Tax, Investments, and PRIA: How the US Election Impacts Captives
November 12, 2020
Uncertainty and political rhetoric may continue to cloud the US presidential election results, but it is possible to begin to assess how the results may impact captive insurers and the wider market over the short to middle term.
In a special bonus episode of the Global Captive Podcast, Richard Cutcher spoke to experts on tax, the investment markets, and legislative activity in Congress to find out how the pending election results could shift the landscape for the captive insurance industry.
Mikhail Raybshteyn, tax partner in the EY Financial Services Organization—Insurance Sector and EY Americas Captive Insurance Services co-leader, said prospective and existing captive owners will be watching closely to see if a Joe Biden administration moves to increase the corporate tax rate up to 28 percent (along with some of the other proposed tax policy changes). The tax rate was lowered from 35 percent to 21 percent in 2017 as part of the Tax Cuts and Jobs Act (TCJA) under President Trump's administration.
"We are working with captive owners right now that are looking to either pull the trigger or not pull the trigger before the year-end to establish a new or enhance an existing captive," Mr.

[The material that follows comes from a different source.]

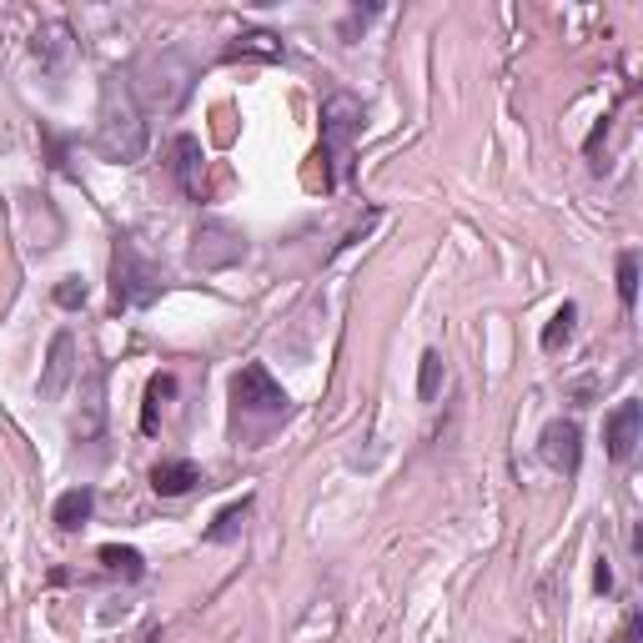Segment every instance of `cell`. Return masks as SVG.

Raybshteyn said.
"Changes in the tax rate will impact the deferred taxes, changes in the overall projection of the effective tax rate, and also the capital the companies will be working with," he said. "These, among other considerations, will be some of the main items the companies will look to as they assess whether to move forward with a captive before the year-end and put something in place or delay until next year or the year after.
"While the benefits of reinsurance and centralization of risk via a captive structure provide significant key benefits for the companies, we cannot ignore the impact of the changes in the tax rate on the overall economics," Mr. Raybshteyn said. "The impact of the potential rate change will be part of the consideration."
Captives hold considerable assets under management and, to varying degrees, make use of the investment markets to increase their return on capital. The 2020 Marsh Captive Landscape Report showed that, in their portfolio alone, captives held $391.4 billion in assets under management, including $113 billion in shareholder funds.
Sanjay Joshi, head of fixed income at London & Capital, said the markets had provided positive signs in the immediate aftermath of the election.
"What the investors are saying is two things. First of all, a lot of cash is sitting on the sidelines, waiting to come in. Secondly, that we do know that fiscal policy will be loosened, come what may. But the magnitude, the quantum of the fiscal loosening may not be as large as we thought previously, which is helping the bond market."
Chris Dalziel, executive director at London & Capital, added that captives should not be making dramatic moves regarding their investment decision in response to the election, but that there was a trend of clients wanting to move away from cash.
"One trend that we certainly saw at the beginning of the year was a number of captives that were de-risking. And they have sat on the sidelines since March/April-time when we had the COVID lows," Mr. Dalziel explained.
"Those captives should now be taking another look at their allocations and perhaps thinking about putting their money to work, particularly now that the election has delivered this seemingly 'politics-as-usual' result with a divided Congress.
"For example, we have been working with a number of captives carrying a higher than usual amount of cash on their balance sheet, and we are getting them started with a quasi-cash strategy of low duration, low-risk corporate bonds that really deliver a meaningful return, net of fees, that keeps up with inflation," he said.
The legislative picture is less clear as uncertainty remains over the final make-up of the Senate, and whether any COVID relief bill or the Pandemic Risk Insurance Act (PRIA) is passed before the end of the year.
Peter Halprin, a partner at Pasich LLP who represents commercial policyholders in complex insurance coverage matters, said that the pandemic and resulting economic downturn had created a tough environment for insureds and their brokers trying to place coverage, which was only increasing the appeal of captives.
"The only headwind I see is if there is a massive coronavirus stimulus package, and it did start to address the business income losses of the thousands and thousands of plaintiffs in current litigations and the hundreds of thousands of businesses who haven't filed a lawsuit, that might have an impact on all of this," Mr. Halprin said.
"To the extent that there is some kind of relief available that would provide support for those income losses and create some certainty, that would have an effect on everyone's view toward capacity, performance of their investments and would effect that shift toward adopting captive options," he said.